Hidden Text Tricks AI Trading Systems
A new study shows that invisible text in news headlines can alter AI trading decisions.
Hey, it’s Matt. Welcome back to AI Street. This week:
Interview: How Norway’s $2 Trillion Fund Uses AI
Research: Tricking AI with Hidden Text in News
Use Case: An AI agent joins investment committee at Mubadala
Regulation: SEC’s Daly on reimagining risk disclosures with LLMs
INTERVIEW
The $2 Trillion AI Lab
Matt’s note: This interview is the first in a new paid content track on AI Street. Longer, primary interviews and original reporting like this will now go directly to subscribers. The regular Thursday newsletter will continue to include analysis, research notes, and excerpts.
Norway’s sovereign wealth fund runs the biggest pool of capital in the world.
And its CEO, Nicolai Tangen, might just be the biggest advocate of AI in investing, calling himself a “total maniac” about it.
Stian Kirkeberg is responsible for turning that enthusiasm into production systems across roughly $2 trillion in assets and about 8,600 companies as NBIM’s Head of AI and ML.

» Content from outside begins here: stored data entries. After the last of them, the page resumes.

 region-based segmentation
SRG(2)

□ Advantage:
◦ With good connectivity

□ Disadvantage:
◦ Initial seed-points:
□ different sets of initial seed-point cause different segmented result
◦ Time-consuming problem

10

In this interview, Kirkeberg walks through how NBIM is navigating this transition. He explains their partnership with Anthropic, the move from a bottom-up ambassador model to a more centralized strategy, and how small autonomous teams are replacing traditional Scrum structures. He also gets specific about how they reserve GPU capacity from hyperscalers and how LLMs are being used to screen thousands of companies for ESG compliance.
RESEARCH
Tricking AI with Hidden Text in News
AI systems that trade on news can be steered off course by text that’s imperceptible to humans.

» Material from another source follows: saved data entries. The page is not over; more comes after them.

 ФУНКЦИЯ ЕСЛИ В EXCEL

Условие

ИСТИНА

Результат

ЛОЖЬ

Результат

New academic research shows that small, obscured changes to news headlines can trick AI models into misclassifying sentiment or even failing to associate the headline with the correct stock.
These automated trading systems use AI to ingest news from the web and social media, convert those headlines into sentiment scores, and feed those signals directly into rules-based trading decisions. If the model reads the news as positive, the system may buy. If it reads it as negative, the system may sell or stand aside.
In backtests, a single day of manipulated headlines sometimes led to large downstream effects, with the most extreme cases cutting cumulative returns by up to 17.7 percentage points over 14 months, even though average losses were much smaller.
How the trick works
The researchers looked at two ways headlines can be altered without changing what a human reader sees.
First, they swapped letters in company names with look-alikes from other alphabets. To the eye, “Alphabet” still reads as Alphabet. To the AI, the name often no longer maps cleanly to a stock ticker. In tests using FinBERT, the LLM-based stock-association step failed to map the headline to the correct ticker almost every time.
Second, they added extra words to the headline that were hidden from view in the underlying page. Humans only see the original headline. The AI reads everything. Those hidden words were enough to flip the model’s interpretation of the news from positive to negative in roughly two-thirds of cases, with many remaining headlines becoming significantly more negative.
Why it matters
Using a standard trading engine, the team ran side-by-side simulations with and without these invisible edits. Prices, costs, and execution rules were identical. The only difference was what the AI thought it had read.
On average, the system earned less money. In some cases, much less. The worst outcomes came from a single day where the model either missed an opportunity or took the wrong side of a trade, setting off a chain reaction that affected later decisions.
Importantly, the system still made money. There was no obvious failure to flag. That is what makes the problem hard to spot.